A typical non-contact digital thermometer uses a transducer, also called a thermopile, consisting of a micro machine embedded membrane with thermocouples to measure thermocouple temperature and a thermistor to measure ambient temperature. The thermocouple generates a DC voltage corresponding to the temperature difference in its junctions. The output of the thermocouple is on the order of a few µV. The signal from the thermocouple is amplified using a low-noise precision amplifier. A voltage divider is constructed with the thermistor and external precision voltage reference. This voltage divider converts the change in thermistor resistance with respect to temperature to change in voltage. Voltages from the thermocouple and thermistor are used to calculate the thermocouple and ambient temperatures. The temperature is obtained from voltages using a polynomial function given by the sensor manufacturer or through a look-up table with pre-stored readings.
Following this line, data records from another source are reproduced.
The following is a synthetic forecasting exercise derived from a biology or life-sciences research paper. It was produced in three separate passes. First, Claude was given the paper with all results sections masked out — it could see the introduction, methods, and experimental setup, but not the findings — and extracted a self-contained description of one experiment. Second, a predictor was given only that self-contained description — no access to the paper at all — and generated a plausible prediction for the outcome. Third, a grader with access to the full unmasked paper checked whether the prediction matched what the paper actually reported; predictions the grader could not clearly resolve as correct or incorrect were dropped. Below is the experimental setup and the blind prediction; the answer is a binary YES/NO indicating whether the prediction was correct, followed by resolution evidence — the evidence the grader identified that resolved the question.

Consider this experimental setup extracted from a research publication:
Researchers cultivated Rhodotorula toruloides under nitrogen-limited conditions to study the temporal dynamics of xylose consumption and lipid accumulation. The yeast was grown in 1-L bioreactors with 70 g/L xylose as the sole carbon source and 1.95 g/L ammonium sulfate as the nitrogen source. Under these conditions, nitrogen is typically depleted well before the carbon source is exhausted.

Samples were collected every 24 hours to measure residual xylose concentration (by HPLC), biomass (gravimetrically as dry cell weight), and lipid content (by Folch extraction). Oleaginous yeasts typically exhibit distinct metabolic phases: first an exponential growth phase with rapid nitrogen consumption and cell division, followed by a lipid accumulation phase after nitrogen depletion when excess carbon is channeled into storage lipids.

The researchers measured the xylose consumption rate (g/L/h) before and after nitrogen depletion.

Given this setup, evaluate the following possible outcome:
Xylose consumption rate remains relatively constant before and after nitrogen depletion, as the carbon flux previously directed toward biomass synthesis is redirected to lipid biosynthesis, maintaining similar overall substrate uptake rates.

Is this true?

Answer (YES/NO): NO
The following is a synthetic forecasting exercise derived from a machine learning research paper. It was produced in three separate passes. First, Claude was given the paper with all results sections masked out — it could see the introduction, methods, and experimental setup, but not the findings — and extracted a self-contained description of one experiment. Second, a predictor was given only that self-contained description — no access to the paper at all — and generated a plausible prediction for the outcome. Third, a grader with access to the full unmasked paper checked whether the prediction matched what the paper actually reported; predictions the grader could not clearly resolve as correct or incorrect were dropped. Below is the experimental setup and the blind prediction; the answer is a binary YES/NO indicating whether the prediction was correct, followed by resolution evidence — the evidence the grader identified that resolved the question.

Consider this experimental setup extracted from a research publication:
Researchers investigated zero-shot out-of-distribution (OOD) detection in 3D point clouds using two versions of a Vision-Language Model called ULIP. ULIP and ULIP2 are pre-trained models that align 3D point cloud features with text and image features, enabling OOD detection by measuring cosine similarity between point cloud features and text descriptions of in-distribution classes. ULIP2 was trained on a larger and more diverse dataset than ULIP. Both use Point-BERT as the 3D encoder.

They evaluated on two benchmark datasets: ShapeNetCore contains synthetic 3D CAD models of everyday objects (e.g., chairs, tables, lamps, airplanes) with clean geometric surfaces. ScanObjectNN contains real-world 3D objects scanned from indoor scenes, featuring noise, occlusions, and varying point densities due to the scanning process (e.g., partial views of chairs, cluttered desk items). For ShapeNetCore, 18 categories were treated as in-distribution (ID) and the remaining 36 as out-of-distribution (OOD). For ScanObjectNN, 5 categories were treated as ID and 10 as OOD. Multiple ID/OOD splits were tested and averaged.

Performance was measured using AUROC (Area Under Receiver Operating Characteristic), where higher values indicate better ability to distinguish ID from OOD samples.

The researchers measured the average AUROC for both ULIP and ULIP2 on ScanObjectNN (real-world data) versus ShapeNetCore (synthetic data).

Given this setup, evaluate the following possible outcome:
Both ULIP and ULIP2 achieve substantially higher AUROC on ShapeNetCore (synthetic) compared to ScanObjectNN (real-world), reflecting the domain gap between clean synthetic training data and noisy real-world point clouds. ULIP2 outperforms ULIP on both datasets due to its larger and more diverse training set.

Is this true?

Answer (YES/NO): NO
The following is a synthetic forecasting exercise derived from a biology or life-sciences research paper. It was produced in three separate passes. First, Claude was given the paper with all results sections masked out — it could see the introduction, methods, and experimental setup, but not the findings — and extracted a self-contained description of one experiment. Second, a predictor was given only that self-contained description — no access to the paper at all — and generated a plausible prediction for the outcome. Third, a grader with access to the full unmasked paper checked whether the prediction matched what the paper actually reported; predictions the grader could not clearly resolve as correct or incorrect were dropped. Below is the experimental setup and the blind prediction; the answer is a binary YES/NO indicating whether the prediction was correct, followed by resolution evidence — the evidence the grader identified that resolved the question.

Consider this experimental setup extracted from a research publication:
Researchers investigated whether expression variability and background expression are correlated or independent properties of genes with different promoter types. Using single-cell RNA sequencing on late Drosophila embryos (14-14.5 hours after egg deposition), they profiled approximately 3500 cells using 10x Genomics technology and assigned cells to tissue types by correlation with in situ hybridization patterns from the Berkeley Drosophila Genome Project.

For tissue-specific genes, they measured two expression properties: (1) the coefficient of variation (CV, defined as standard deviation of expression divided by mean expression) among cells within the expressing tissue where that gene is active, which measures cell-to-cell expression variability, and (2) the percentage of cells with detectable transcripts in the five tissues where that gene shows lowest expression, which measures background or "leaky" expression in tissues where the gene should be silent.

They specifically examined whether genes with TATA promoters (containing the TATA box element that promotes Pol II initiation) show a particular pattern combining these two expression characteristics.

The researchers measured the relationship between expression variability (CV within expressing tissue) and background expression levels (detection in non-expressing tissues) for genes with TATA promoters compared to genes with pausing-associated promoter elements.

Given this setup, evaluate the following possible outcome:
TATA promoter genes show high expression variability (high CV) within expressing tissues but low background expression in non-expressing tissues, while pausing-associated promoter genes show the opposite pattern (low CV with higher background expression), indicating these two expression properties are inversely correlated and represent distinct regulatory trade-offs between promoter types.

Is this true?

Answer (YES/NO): YES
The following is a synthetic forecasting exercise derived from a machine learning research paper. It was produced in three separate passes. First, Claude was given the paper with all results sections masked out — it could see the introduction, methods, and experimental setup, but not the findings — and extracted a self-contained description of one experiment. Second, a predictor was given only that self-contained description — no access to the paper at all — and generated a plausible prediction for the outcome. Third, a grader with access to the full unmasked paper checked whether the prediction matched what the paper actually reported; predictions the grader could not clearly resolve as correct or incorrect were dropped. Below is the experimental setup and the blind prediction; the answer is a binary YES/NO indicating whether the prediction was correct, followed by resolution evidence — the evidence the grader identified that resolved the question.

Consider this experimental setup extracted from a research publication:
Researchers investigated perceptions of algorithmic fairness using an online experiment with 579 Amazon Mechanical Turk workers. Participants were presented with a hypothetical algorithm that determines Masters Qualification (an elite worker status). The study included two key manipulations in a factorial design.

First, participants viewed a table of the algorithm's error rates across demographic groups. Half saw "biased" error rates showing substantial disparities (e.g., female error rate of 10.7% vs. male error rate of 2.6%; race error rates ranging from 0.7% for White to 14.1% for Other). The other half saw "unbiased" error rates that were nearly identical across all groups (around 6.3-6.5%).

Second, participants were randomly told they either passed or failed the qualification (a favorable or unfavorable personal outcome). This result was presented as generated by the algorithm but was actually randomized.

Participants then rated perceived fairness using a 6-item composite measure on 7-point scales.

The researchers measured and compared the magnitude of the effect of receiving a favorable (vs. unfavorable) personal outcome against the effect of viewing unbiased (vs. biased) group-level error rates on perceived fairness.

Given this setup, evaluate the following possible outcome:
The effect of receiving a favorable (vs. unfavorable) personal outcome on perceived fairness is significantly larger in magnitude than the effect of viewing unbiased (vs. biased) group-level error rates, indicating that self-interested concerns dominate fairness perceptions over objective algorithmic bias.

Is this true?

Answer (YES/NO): YES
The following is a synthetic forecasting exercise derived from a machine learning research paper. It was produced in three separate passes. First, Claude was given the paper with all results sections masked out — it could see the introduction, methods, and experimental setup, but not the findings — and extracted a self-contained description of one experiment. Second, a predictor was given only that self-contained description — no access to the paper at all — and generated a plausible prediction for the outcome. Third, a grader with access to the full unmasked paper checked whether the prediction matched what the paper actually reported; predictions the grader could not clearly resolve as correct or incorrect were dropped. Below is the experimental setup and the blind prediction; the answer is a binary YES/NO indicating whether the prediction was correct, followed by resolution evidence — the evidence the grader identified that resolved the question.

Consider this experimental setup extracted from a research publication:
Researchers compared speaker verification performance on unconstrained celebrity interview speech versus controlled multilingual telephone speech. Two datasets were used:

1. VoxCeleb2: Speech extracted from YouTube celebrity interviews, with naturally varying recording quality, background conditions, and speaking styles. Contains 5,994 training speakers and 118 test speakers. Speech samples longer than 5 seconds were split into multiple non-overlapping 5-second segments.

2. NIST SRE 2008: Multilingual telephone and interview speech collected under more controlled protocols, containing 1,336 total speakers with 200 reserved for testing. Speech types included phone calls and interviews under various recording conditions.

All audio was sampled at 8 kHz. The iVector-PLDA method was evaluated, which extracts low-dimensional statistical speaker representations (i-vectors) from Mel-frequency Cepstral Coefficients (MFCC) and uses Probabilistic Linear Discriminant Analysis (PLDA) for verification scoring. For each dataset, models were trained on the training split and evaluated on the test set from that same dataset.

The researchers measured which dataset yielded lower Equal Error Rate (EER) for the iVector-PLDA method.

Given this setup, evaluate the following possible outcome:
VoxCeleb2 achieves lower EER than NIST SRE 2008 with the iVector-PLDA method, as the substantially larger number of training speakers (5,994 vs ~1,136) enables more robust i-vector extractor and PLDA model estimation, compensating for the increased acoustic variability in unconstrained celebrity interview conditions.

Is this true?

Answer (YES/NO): YES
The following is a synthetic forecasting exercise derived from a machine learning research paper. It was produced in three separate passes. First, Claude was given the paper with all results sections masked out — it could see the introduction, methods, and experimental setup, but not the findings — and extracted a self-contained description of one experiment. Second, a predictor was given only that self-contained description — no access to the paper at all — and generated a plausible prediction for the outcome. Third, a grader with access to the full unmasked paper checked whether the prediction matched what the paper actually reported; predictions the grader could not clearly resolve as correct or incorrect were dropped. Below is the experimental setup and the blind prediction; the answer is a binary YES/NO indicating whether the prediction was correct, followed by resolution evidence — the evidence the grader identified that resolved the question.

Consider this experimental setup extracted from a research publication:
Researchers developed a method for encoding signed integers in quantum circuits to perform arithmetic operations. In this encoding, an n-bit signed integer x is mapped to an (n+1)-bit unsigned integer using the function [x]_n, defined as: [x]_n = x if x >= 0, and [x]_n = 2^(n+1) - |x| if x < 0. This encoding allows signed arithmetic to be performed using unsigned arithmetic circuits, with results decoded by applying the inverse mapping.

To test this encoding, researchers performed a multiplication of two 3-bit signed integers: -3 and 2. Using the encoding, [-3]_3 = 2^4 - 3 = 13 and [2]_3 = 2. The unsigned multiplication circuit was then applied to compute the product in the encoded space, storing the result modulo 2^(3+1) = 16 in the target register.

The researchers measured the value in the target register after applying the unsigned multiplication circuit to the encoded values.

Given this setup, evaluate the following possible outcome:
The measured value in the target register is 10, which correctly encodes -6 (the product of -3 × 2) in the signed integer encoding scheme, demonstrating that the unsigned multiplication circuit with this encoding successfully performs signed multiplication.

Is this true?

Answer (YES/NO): YES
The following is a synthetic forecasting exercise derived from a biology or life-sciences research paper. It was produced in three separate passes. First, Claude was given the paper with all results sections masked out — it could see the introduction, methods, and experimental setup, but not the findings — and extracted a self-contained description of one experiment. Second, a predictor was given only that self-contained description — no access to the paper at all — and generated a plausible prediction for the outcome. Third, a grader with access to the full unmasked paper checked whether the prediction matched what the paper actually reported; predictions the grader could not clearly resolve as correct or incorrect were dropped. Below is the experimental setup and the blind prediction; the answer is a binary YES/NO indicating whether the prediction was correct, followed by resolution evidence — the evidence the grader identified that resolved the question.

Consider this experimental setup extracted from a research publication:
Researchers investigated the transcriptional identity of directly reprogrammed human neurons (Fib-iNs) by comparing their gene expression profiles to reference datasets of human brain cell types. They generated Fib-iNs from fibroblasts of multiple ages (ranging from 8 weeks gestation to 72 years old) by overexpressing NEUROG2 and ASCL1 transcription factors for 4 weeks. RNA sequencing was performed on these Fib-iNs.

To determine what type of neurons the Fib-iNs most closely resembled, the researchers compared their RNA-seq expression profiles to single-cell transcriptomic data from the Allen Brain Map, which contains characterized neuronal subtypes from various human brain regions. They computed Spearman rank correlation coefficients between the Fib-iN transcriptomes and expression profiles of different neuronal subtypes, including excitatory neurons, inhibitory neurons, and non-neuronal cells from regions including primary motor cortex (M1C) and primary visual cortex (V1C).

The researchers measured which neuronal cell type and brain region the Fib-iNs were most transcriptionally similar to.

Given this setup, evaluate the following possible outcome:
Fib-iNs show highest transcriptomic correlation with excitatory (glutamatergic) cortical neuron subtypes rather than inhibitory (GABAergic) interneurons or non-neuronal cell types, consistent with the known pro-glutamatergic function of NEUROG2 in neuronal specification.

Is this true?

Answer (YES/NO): YES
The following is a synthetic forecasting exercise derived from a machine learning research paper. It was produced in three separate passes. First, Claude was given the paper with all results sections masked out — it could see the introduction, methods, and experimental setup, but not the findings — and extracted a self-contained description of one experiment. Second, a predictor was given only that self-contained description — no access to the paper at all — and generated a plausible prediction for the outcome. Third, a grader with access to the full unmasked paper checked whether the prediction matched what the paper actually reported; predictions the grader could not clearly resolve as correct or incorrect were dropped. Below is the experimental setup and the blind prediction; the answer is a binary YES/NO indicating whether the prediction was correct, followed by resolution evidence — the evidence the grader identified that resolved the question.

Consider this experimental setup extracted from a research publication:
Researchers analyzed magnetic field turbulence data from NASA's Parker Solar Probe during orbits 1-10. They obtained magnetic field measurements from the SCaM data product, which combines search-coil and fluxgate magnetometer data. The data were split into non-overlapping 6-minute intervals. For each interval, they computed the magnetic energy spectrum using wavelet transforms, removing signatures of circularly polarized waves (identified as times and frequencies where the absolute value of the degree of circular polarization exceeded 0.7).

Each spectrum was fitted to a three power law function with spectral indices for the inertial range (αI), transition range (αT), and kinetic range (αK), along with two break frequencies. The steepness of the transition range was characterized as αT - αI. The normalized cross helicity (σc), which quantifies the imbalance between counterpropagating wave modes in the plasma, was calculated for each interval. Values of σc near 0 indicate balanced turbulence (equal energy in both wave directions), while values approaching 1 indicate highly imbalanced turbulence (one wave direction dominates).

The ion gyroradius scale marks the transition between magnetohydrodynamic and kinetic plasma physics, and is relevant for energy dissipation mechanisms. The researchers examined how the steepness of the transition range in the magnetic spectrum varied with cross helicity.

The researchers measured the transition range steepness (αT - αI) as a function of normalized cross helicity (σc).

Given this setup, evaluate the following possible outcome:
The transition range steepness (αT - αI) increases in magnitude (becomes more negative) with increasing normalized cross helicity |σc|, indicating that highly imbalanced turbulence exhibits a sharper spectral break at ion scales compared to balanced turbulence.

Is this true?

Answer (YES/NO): NO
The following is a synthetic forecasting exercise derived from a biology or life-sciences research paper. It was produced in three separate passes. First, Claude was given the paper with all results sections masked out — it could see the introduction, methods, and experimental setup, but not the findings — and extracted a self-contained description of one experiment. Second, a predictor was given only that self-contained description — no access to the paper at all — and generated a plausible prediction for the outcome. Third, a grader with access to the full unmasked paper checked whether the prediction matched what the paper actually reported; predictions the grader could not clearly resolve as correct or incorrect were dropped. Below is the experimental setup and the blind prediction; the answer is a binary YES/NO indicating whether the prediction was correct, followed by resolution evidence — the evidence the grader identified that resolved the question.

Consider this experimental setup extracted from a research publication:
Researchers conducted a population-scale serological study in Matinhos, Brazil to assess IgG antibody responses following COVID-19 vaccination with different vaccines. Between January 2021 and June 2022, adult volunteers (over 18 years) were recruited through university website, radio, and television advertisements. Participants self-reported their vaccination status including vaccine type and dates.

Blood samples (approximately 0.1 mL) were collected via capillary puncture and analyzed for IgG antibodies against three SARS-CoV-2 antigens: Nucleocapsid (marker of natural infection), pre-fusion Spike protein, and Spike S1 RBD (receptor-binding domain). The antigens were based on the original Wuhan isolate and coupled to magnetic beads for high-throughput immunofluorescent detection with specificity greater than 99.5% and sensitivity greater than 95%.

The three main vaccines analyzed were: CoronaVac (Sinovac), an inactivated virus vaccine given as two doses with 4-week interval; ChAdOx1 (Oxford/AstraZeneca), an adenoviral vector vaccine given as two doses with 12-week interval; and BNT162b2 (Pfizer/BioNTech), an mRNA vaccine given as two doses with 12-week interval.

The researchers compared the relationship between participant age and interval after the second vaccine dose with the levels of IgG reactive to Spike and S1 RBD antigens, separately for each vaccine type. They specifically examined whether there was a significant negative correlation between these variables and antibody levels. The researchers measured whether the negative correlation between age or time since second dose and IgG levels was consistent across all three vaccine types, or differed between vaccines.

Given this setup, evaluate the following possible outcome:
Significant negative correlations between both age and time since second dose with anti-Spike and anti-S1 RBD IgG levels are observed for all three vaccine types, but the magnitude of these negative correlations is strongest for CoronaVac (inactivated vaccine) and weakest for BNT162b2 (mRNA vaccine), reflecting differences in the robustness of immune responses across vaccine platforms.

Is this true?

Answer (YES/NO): NO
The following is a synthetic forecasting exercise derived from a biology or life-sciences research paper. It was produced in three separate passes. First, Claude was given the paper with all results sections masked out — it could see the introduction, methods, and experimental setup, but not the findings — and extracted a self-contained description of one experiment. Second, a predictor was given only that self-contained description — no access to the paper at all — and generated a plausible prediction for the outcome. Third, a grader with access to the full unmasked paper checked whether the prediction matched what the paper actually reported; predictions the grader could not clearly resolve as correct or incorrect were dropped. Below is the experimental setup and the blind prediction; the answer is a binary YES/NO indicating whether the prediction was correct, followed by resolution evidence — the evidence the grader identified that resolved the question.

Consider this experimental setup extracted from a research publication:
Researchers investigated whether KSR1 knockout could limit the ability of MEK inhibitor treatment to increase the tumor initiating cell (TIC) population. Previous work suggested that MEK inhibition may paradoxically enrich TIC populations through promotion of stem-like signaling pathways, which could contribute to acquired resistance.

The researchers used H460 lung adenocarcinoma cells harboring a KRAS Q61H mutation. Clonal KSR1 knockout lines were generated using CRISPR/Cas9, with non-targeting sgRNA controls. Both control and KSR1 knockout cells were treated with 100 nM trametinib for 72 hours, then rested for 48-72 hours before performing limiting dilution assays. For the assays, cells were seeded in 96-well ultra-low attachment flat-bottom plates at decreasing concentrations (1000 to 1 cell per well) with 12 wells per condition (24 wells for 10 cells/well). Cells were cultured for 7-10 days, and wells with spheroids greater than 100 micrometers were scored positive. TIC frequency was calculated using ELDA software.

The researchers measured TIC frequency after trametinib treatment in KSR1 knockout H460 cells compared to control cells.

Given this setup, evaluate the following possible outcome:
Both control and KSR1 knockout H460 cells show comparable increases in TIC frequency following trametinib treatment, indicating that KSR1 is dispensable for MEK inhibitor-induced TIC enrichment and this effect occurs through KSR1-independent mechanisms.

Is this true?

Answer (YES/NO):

The ambient temperature is added to the thermocouple temperature to get the final temperature measurement.
A segment LCD driver, RTC, push buttons, EEPROM and USB are the other peripherals needed in both of the above applications.
The components which are external to microcontroller like the transducer, ADC, LCD driver/controller, USB controller, filter, and amplifiers are the peripheral components. These components interface to the microcontroller through either a GPIO or a dedicated pin. The more external components there are, the more limitations and constraints developers have to account for, such as managing the bill of materials, higher PCB complexity, achieving FDA certification for each and every component, increased design/development time, and reduced analog IP protection. System-on-chip based approach
Today’s system-on-chip (SoC) architectures provide a new way of designing portable medical electronic devices. Designing with SoC-based devices brings in numerous value additions. Figures 3 and 4 depict the designs of a blood pressure monitor and non-contact digital thermometer using SoC architectures.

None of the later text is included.